If a RAS mutation was identified in a confirmed thyroid cancer, your endocrinologist or oncologist will consider this alongside the full molecular profile — particularly TERT promoter mutation status, your tumour type, stage, and other features when planning treatment and follow-up. For most patients with localized fully resected RAS-mutated well-differentiated thyroid cancer, standard management with radioactive iodine (where indicated) and thyroglobulin-based surveillance applies. The combined RAS-plus-TERT finding may warrant a more intensive approach.

If comprehensive molecular profiling has not yet been performed on your thyroid cancer — particularly if you have poorly differentiated thyroid carcinoma, or differentiated thyroid cancer that has spread or stopped responding to radioactive iodine — it is worth asking your oncologist or endocrinologist whether testing is available and appropriate.

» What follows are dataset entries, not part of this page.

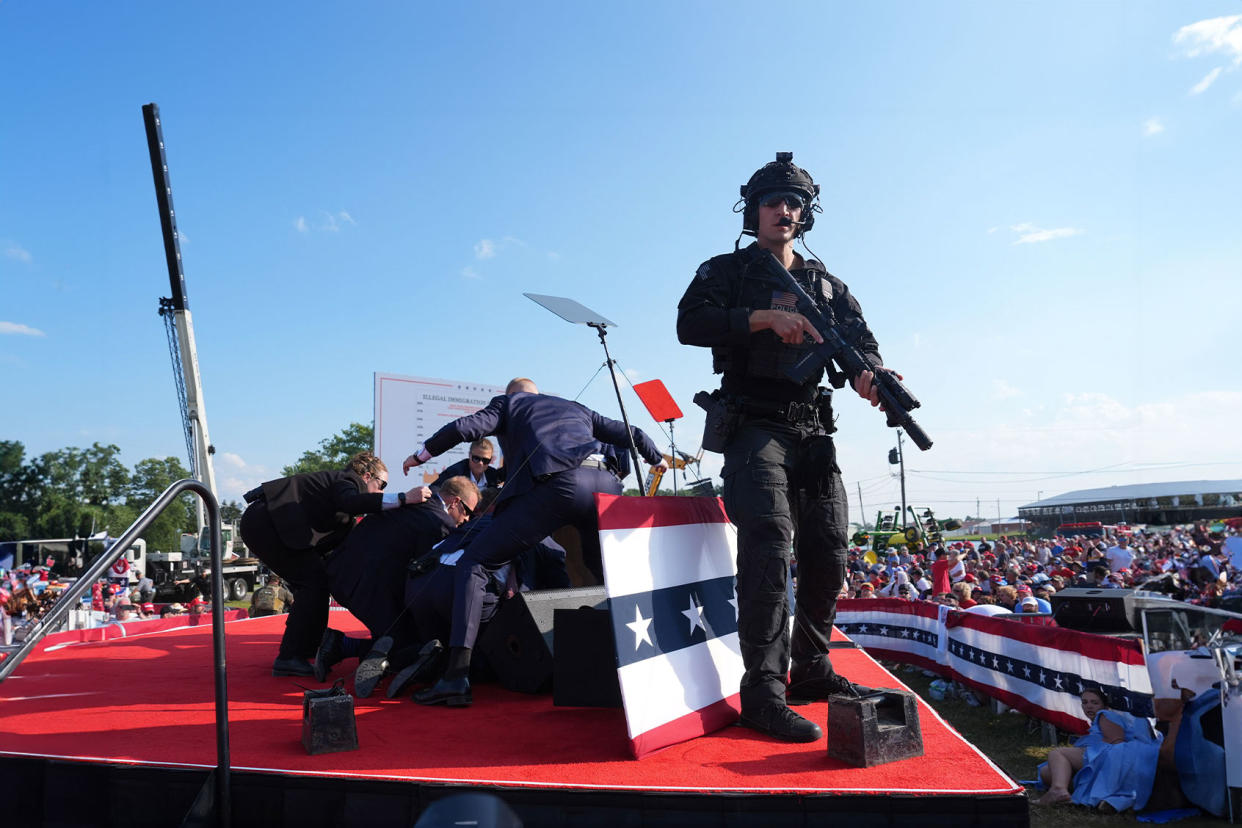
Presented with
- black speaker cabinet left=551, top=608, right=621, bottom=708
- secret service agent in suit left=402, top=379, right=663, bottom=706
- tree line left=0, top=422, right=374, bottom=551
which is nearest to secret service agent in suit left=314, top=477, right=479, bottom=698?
secret service agent in suit left=402, top=379, right=663, bottom=706

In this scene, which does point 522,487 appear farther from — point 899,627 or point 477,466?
point 899,627

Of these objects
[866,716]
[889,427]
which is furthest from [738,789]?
[889,427]

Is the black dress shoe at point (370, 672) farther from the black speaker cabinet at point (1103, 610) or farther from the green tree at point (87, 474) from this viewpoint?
the green tree at point (87, 474)

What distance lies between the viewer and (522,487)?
13.8ft

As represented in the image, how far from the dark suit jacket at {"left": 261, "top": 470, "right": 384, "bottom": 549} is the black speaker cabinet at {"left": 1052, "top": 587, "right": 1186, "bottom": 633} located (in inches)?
237

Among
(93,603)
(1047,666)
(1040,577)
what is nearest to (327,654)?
(1047,666)

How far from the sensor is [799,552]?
3557 mm

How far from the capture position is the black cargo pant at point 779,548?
121 inches

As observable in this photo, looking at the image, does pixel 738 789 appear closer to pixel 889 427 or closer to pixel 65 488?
pixel 889 427

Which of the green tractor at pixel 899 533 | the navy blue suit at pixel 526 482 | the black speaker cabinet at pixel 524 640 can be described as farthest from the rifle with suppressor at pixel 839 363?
the green tractor at pixel 899 533

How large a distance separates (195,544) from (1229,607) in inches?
1013

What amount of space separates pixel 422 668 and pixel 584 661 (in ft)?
3.24

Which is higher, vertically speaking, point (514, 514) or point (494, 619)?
point (514, 514)

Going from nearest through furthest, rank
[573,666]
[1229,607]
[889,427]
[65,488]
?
[889,427]
[573,666]
[1229,607]
[65,488]
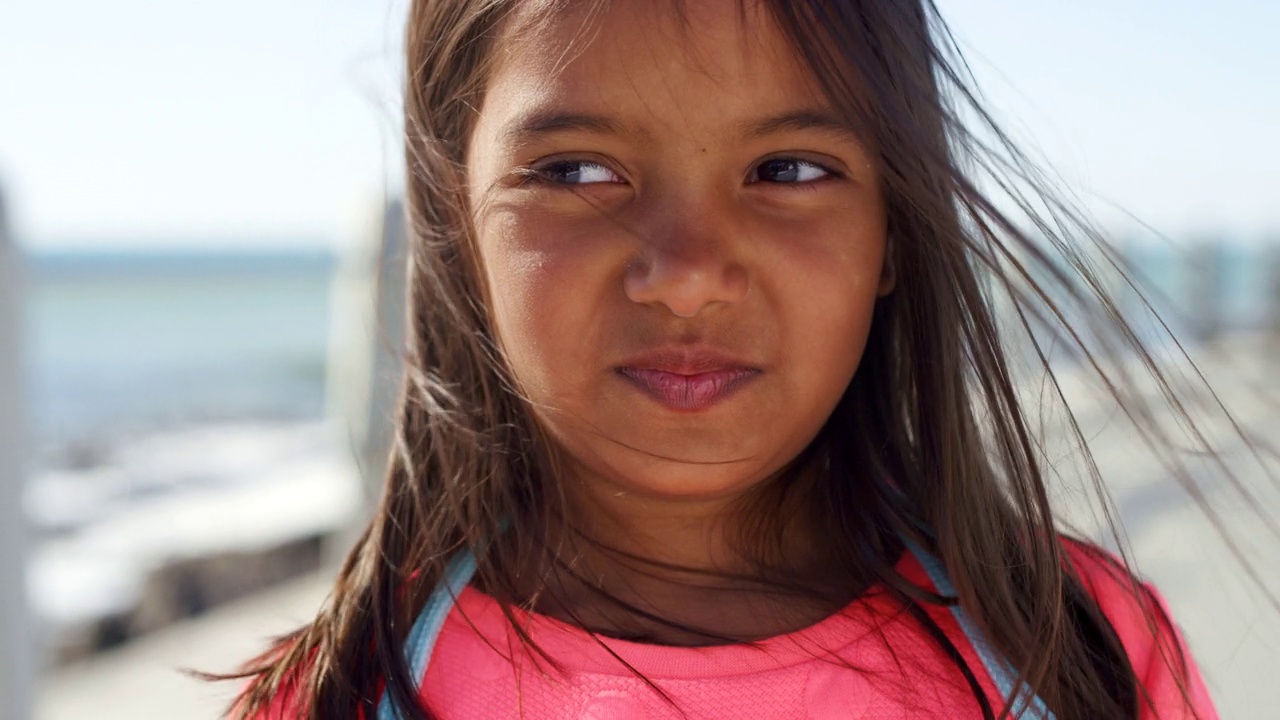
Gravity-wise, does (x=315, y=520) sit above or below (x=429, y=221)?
below

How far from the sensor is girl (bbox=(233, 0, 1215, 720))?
1.17 meters

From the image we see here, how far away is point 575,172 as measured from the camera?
121 centimetres

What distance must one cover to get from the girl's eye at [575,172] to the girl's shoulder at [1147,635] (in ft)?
2.29

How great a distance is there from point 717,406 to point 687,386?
37mm

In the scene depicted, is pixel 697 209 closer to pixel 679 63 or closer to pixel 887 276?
pixel 679 63

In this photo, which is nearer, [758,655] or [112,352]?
[758,655]

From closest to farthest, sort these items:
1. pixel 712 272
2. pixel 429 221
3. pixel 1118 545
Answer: pixel 712 272, pixel 1118 545, pixel 429 221

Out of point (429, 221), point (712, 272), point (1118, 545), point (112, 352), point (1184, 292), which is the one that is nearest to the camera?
point (712, 272)

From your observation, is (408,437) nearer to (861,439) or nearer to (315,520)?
(861,439)

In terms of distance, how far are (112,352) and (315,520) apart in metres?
13.3

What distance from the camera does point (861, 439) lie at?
1.46 m

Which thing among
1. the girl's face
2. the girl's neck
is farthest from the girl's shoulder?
the girl's face

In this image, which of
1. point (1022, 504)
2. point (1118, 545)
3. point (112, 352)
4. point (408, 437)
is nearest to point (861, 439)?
point (1022, 504)

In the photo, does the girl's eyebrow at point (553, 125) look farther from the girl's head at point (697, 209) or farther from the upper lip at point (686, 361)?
the upper lip at point (686, 361)
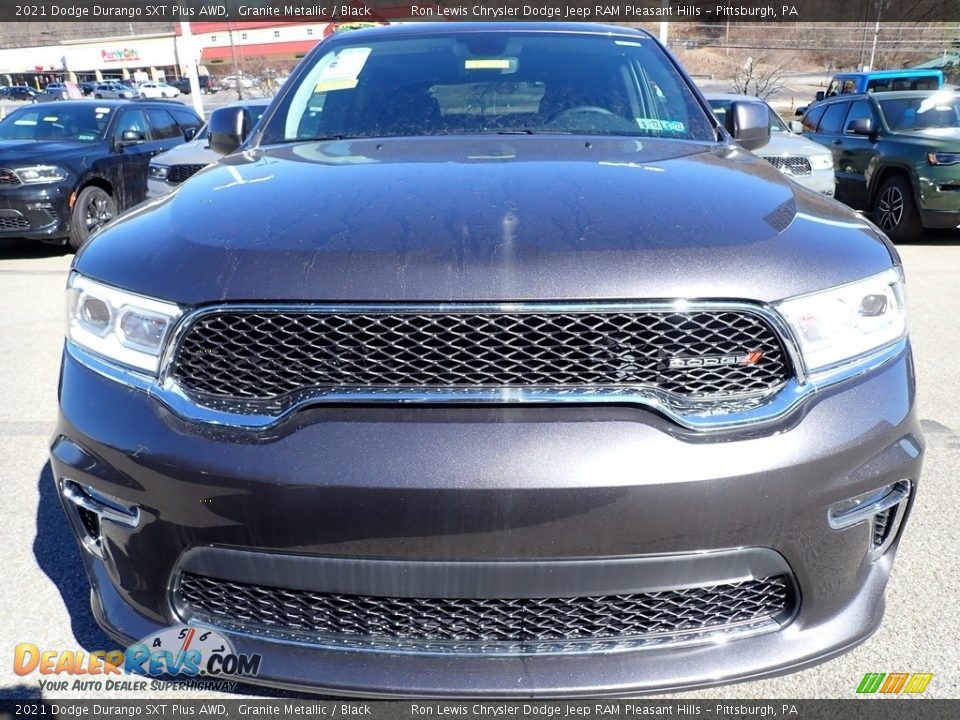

Questions to ask your doctor

Which RAS gene was found to be mutated — NRAS, HRAS, or KRAS — and does the specific mutation affect management?
Was TERT promoter mutation testing also performed, and if so, what were the results?
If both a RAS mutation and a TERT promoter mutation are present, how does that combination change my treatment plan or follow-up intensity?
If the RAS result was from an indeterminate nodule biopsy, what is the overall estimated cancer risk, and is surgery recommended?
Were any other molecular alterations identified on the same panel — such as BRAF, RET, or NTRK — that have additional treatment implications?
Does my RAS result affect how my cancer will be monitored after treatment — for example, the type of imaging used for follow-up?
Are there clinical trials I should be aware of that are relevant to RAS-mutated thyroid cancer?